--- Data listing Enclosed Below ---

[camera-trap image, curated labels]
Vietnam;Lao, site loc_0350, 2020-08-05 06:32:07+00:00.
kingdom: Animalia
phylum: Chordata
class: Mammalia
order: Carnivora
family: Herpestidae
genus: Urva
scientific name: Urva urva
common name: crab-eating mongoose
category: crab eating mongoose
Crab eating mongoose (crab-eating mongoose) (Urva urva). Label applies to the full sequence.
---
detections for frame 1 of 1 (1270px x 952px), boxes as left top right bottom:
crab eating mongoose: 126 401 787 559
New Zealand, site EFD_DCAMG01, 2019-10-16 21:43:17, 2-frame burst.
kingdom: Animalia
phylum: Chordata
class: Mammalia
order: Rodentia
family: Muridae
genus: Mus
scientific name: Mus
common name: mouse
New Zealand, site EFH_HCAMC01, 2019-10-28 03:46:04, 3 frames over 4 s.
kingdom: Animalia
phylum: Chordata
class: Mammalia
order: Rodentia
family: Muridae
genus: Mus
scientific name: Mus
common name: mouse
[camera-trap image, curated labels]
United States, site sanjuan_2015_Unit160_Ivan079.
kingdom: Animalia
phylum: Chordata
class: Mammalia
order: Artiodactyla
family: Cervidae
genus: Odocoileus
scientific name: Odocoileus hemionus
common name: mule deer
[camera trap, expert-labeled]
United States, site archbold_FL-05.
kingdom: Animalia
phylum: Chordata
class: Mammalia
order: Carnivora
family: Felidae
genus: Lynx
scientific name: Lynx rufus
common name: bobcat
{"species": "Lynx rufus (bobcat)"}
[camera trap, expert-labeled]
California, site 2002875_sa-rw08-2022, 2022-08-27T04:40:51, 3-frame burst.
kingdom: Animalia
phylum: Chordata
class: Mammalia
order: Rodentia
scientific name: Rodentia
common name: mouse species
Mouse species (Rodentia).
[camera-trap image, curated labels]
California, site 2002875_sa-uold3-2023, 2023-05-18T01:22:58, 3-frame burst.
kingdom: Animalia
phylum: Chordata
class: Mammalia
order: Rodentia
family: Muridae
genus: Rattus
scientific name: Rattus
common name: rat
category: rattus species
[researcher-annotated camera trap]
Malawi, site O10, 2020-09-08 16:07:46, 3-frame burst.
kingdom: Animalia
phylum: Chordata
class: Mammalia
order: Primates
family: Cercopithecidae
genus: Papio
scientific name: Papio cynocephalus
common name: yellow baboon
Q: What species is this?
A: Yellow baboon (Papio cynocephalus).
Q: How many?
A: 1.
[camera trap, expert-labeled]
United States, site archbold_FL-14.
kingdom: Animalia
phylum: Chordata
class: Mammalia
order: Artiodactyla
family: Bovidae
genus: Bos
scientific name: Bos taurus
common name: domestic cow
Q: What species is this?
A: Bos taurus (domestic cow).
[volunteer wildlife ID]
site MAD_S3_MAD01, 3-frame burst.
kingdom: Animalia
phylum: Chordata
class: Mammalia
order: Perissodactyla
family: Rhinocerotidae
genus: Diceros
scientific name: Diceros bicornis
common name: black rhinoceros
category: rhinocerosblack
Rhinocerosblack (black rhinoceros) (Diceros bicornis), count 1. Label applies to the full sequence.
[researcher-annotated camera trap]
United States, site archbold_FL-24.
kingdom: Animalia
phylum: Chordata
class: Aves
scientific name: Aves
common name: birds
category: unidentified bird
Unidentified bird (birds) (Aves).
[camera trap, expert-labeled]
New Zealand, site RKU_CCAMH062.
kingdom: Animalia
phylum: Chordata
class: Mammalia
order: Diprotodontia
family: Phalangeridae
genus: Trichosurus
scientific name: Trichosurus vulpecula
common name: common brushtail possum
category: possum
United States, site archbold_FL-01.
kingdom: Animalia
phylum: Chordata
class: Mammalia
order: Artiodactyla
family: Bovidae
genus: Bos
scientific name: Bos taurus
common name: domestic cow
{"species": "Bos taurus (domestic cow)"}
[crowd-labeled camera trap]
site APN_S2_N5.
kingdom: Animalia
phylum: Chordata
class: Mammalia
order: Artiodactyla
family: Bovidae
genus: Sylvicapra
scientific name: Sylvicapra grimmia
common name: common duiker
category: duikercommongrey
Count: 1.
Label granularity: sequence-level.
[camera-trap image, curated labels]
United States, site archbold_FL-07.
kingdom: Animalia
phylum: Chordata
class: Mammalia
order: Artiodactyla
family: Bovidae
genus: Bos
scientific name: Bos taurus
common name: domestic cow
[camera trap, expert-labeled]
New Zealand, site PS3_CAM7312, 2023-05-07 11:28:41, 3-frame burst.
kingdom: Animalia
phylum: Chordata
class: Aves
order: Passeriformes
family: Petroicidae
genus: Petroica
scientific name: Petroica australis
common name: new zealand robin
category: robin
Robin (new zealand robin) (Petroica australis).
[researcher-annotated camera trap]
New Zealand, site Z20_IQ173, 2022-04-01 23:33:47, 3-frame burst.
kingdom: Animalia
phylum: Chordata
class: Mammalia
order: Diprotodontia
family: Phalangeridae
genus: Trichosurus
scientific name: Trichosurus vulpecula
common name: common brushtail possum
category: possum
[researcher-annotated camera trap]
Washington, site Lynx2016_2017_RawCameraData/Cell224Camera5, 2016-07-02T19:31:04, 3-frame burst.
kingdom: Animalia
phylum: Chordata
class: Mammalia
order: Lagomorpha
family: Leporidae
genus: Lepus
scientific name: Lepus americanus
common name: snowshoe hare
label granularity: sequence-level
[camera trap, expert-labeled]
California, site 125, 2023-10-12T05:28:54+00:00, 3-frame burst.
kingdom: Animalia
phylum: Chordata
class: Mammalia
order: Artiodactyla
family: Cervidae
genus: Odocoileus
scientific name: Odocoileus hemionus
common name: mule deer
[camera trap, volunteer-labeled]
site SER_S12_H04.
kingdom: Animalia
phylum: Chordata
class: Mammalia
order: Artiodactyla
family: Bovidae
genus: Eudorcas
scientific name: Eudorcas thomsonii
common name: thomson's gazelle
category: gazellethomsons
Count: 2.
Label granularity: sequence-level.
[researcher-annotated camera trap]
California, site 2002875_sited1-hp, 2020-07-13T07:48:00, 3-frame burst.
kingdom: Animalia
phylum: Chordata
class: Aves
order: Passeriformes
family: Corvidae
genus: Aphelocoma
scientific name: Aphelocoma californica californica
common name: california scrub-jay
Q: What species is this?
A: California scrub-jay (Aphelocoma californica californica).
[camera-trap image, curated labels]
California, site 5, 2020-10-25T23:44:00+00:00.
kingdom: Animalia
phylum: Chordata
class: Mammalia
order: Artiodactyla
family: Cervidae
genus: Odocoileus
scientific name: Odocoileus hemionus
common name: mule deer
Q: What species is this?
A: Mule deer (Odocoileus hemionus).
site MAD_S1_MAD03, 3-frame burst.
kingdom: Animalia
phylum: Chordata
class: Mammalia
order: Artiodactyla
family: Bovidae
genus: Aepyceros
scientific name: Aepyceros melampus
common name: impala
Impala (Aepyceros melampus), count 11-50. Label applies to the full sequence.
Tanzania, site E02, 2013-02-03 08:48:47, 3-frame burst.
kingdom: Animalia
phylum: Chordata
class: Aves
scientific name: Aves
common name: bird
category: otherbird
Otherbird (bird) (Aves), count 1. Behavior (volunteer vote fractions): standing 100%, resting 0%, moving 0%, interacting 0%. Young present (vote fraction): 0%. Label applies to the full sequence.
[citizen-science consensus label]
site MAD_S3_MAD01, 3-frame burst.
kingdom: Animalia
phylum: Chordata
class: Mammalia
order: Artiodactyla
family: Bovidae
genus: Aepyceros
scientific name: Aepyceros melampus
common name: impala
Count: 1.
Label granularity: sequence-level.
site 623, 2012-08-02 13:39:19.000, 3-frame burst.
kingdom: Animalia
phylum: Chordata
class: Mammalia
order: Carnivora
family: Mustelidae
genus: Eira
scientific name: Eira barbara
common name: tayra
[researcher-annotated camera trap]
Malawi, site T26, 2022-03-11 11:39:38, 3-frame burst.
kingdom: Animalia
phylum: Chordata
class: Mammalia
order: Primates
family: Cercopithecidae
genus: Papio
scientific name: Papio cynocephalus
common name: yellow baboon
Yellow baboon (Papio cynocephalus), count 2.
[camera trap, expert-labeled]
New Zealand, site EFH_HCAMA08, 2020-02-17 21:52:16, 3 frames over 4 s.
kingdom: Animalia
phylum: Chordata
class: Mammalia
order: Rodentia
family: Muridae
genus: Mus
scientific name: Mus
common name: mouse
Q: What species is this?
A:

--- End of Enclosed Data listing ---

● The problem
Go through the data and count every line where the word "States" appears. Give only that count.

● Response area
6